That $599 non-subsidized price still sounds silly -- and $299 with a 2-year $60 monthly contract seems almost more extreme -- but there's no denying that the Booklet 3G
is a truly premium netbook. It's light, strong and very elegant, with an aluminum chassis, wonderful keyboard and spacious two-finger-scroll touchpad. Unfortunately, those netbook innards deliver about what you'd expect in the performance arena (almost too slow for web browsing), and NY's AT&T
coverage certainly doesn't serve the laptop well (as demonstrated on video after the break). There's also the small matter of the screen: it has a pretty weak viewing angle, particularly from above, and overall just seems a little dim. Nokia's software approach isn't too revolutionary, since the Social Hub -- which offers threaded text messaging over 3G -- is the only exclusive app on the computer, and the Ovi Maps-branded GPS software is still in the works.

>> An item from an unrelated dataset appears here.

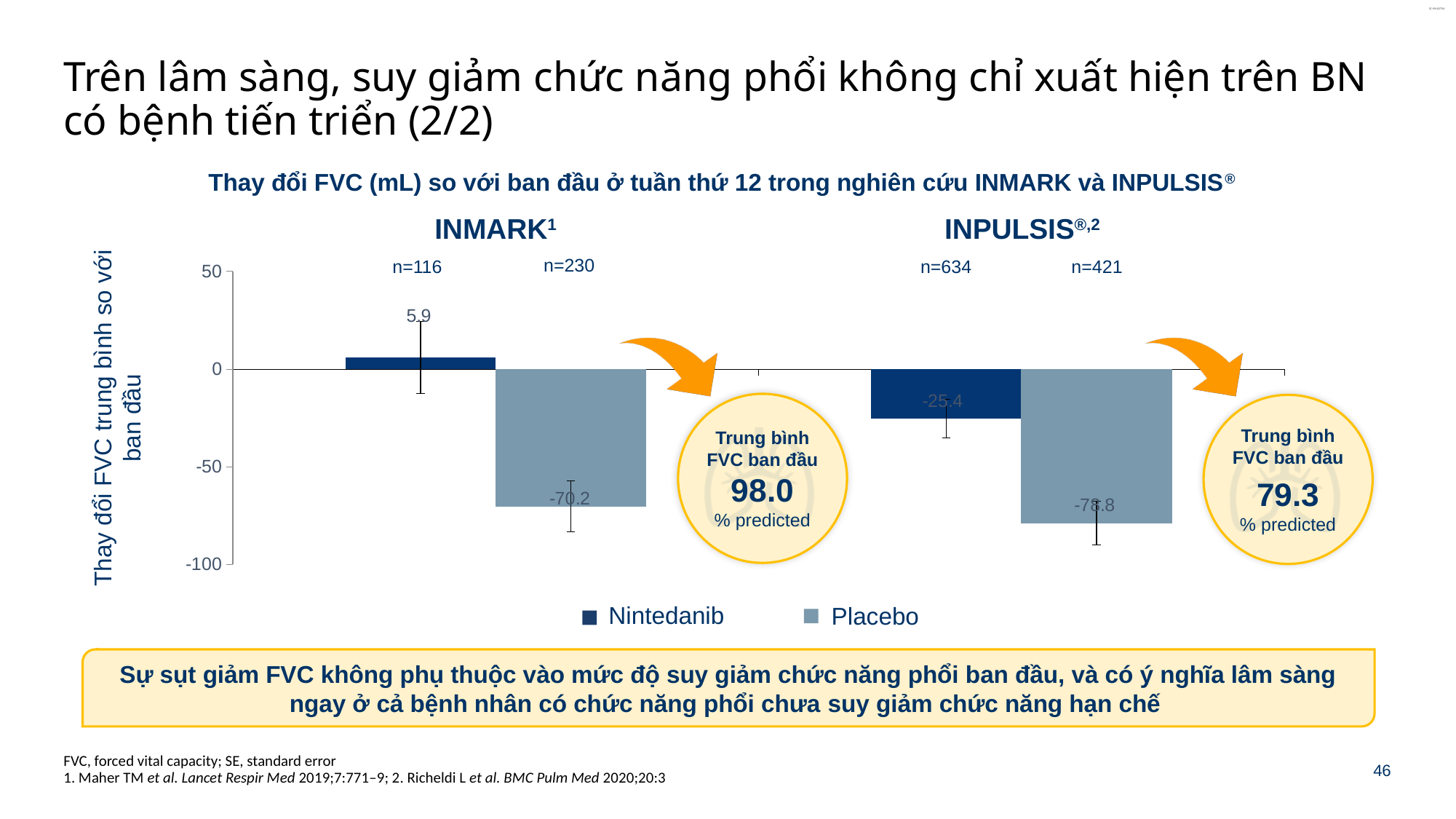
What is the n for the Nintedanib group in the INMARK study? n=116 What is the difference between the Nintedanib value in INMARK and the Nintedanib value in INPULSIS? 31.3 Is the value for Placebo in the INPULSIS study greater or less than -50? less What is the mean change in FVC for Placebo in the INMARK study? -70.2 In the INMARK study, which is larger: the value for Nintedanib or for Placebo? Nintedanib What is the mean change in FVC for Nintedanib in the INPULSIS study? -25.4 How many bars are plotted on the chart? 4 What is the mean change in FVC for Nintedanib in the INMARK study? 5.9 How many series does the legend list? 2 What is the difference between the Nintedanib and Placebo values in the INMARK study? 76.1 What kind of chart is shown on the slide? bar chart Which bar shows the lowest value on the chart? Placebo in INPULSIS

Overall, the appeal is probably going to be strongest with dyed-in-the-wool Nokia fans and people with a bit of extra cash to burn, but this is an obviously elegant product that doesn't do any sort of disservice to its phone heritage.
Nokia just clarified to us that the demo units at this event were actually from the UK, and therefore don't have US 3G -- which would certainly explain some of the speed issues.